Life goes on , do or not do .


----------



## RedLion (Sep 23, 2015)

Chipper said:


> I thought the danger from lead in wildlife and fish has been well documented. Might I suggest voting in a higher caliber person then al franken or the POS ventura into office. That will actually represent the sportsman of your state. Maybe this wouldn't even be an issue.


Lol. While I agree on your assessment of said current and former MN politicians, neither play any part in this.


----------



## Gunner's Mate (Aug 13, 2013)

Lead in Mud is BS The lead continue to sink until coming to rest on rock,


----------



## M118LR (Sep 19, 2015)

Have they turned MN into a shotgun only state yet?
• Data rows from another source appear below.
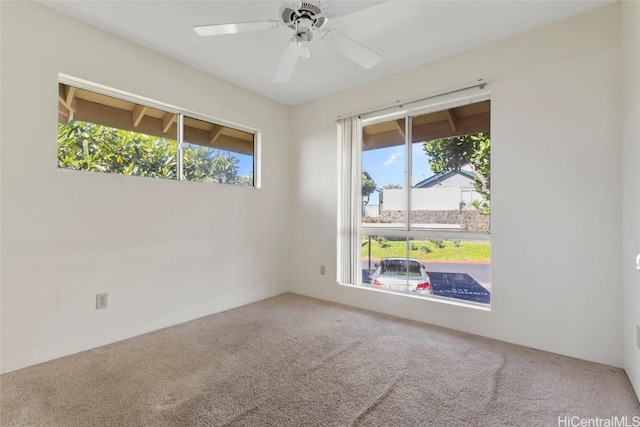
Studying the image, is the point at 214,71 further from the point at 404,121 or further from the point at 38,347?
the point at 38,347

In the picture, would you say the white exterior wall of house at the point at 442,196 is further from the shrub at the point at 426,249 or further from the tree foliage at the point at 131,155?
the tree foliage at the point at 131,155

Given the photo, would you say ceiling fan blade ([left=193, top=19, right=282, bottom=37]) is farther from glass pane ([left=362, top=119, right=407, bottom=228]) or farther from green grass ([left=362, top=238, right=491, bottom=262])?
green grass ([left=362, top=238, right=491, bottom=262])

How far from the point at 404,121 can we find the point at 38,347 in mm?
3685

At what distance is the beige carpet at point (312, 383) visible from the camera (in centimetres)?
154

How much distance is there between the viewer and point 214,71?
307 cm

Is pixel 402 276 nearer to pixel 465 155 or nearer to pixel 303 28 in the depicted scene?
pixel 465 155

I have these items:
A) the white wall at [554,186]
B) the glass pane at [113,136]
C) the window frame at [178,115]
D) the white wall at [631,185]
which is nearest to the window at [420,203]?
the white wall at [554,186]

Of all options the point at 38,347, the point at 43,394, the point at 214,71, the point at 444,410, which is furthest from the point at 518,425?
the point at 214,71

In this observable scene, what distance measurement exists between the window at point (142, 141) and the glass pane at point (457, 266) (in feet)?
7.39

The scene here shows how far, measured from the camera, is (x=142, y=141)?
2711 mm

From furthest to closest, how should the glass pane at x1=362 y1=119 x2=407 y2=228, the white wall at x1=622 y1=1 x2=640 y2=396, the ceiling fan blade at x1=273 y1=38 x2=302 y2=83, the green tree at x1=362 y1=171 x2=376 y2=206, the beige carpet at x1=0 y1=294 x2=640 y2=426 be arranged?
1. the green tree at x1=362 y1=171 x2=376 y2=206
2. the glass pane at x1=362 y1=119 x2=407 y2=228
3. the ceiling fan blade at x1=273 y1=38 x2=302 y2=83
4. the white wall at x1=622 y1=1 x2=640 y2=396
5. the beige carpet at x1=0 y1=294 x2=640 y2=426

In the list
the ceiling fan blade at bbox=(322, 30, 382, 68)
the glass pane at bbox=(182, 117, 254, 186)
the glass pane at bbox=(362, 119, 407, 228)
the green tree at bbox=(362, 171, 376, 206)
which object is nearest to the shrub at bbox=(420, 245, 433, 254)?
the glass pane at bbox=(362, 119, 407, 228)

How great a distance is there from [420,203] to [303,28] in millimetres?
1972

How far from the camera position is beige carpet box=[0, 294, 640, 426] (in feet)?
5.04
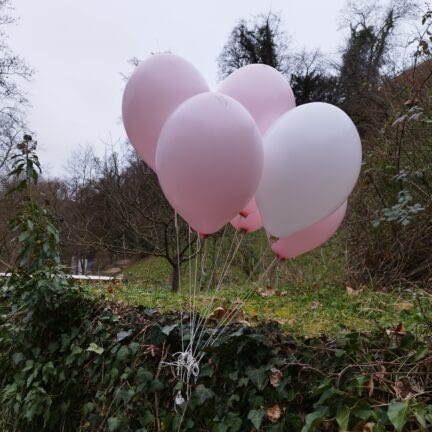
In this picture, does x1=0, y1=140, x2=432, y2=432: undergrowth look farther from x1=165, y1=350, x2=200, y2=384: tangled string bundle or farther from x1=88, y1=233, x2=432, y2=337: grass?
x1=88, y1=233, x2=432, y2=337: grass

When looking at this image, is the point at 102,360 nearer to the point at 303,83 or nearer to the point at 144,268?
the point at 144,268

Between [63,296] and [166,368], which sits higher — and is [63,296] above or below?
above

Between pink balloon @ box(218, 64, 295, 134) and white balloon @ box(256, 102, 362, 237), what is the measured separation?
0.53 ft

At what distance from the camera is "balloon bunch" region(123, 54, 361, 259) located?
1.72 metres

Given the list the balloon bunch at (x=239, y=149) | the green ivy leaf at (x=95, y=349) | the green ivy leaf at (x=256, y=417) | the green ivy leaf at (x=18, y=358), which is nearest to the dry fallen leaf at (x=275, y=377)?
the green ivy leaf at (x=256, y=417)

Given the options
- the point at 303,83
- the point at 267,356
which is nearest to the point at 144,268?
the point at 267,356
Wonder what a difference all those 1 OZ lead slugs are going to make? Ridiculousness!


----------



## RedLion (Sep 23, 2015)

M118LR said:


> Have they turned MN into a shotgun only state yet? Wonder what a difference all those 1 OZ lead slugs are going to make? Ridiculousness!


Only certain regions of MN are shotgun/muzzleloader or no rifle areas.


----------